Most existing electrocardiogram (ECG) feature extraction methods rely on rule-based approaches. It is difficult to manually define all ECG features. We propose an unsupervised feature learning method using an autoencoder and variational autoencoder (VAE) that can extract ECG features with unlabeled data.
Autoencoder was trained using over 2,000,000 ECG samples from 26,481 patients and VAE was trained using 596,000 ECG samples from 1,278 patients, respectively.
Two external datasets, which were, Shaoxing and MIT-BIH dataset, were used for feature validation using two approaches. First, we explored the features without an additional training process. Clustering, latent space exploration, and anomaly detection were conducted. We confirmed that ECG features from models reflected the various types of ECG rhythms. Second, we applied ECG features to new tasks as input data and model’s encoder weights to weight initialization for different models as transfer learning for the classification of 12 types of arrhythmias. For evaluation of autoencoder, features, transfer learning and clustering were applied. For evaluation of VAE, two more methods, which are anomaly detection and latent space exploration, were applied including transfer learning and clustering.

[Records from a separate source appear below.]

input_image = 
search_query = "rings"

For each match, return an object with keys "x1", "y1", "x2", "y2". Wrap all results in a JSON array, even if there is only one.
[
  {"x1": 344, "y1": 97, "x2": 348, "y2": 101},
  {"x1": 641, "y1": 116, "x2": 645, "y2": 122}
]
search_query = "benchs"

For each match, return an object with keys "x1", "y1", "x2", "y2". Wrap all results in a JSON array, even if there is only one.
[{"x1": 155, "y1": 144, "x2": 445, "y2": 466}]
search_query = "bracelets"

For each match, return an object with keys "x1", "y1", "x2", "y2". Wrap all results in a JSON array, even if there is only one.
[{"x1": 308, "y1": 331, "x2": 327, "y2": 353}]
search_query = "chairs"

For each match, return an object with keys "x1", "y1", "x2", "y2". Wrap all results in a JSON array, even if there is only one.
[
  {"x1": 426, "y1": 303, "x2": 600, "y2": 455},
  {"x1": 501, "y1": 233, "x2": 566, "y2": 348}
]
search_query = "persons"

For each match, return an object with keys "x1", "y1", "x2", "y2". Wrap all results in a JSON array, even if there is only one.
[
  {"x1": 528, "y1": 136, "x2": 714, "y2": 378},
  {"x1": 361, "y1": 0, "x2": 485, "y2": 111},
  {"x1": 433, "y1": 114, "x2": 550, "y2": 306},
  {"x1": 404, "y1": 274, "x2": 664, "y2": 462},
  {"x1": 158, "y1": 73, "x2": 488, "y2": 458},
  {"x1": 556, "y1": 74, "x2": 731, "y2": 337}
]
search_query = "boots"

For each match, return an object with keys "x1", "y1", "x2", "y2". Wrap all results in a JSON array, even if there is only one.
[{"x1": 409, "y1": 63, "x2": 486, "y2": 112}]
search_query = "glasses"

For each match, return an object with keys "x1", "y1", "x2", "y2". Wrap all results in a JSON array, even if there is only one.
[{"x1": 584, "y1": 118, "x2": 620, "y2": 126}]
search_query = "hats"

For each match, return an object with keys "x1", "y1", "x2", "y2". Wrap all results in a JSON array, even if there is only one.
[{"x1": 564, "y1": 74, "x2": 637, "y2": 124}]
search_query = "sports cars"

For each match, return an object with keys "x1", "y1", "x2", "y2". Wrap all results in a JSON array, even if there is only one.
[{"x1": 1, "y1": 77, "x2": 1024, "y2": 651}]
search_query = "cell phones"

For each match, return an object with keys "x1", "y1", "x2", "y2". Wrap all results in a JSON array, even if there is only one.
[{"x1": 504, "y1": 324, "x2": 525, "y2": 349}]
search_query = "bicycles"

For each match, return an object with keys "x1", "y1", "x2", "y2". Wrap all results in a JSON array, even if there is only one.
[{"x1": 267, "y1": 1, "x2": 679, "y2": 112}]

In experiments of transfer learning using features from unsupervised model, the performance of arrhythmia classification was improved when weight initialization was applied. The f1-score for arrhythmia classification with XGBoost were 0.85, 0.86 using autoencoder and VAE features only, respectively. We confirmed that features from models can be clustered reflecting its characteristics. Moreover, in additional experiments for VAE, we found that its features implied anomality of ECG and its feature space imply clinical meaning for ECG.
We confirmed that unsupervised feature learning can extract the characteristics of various types of ECGs and can be an alternative to the feature extraction method for ECGs.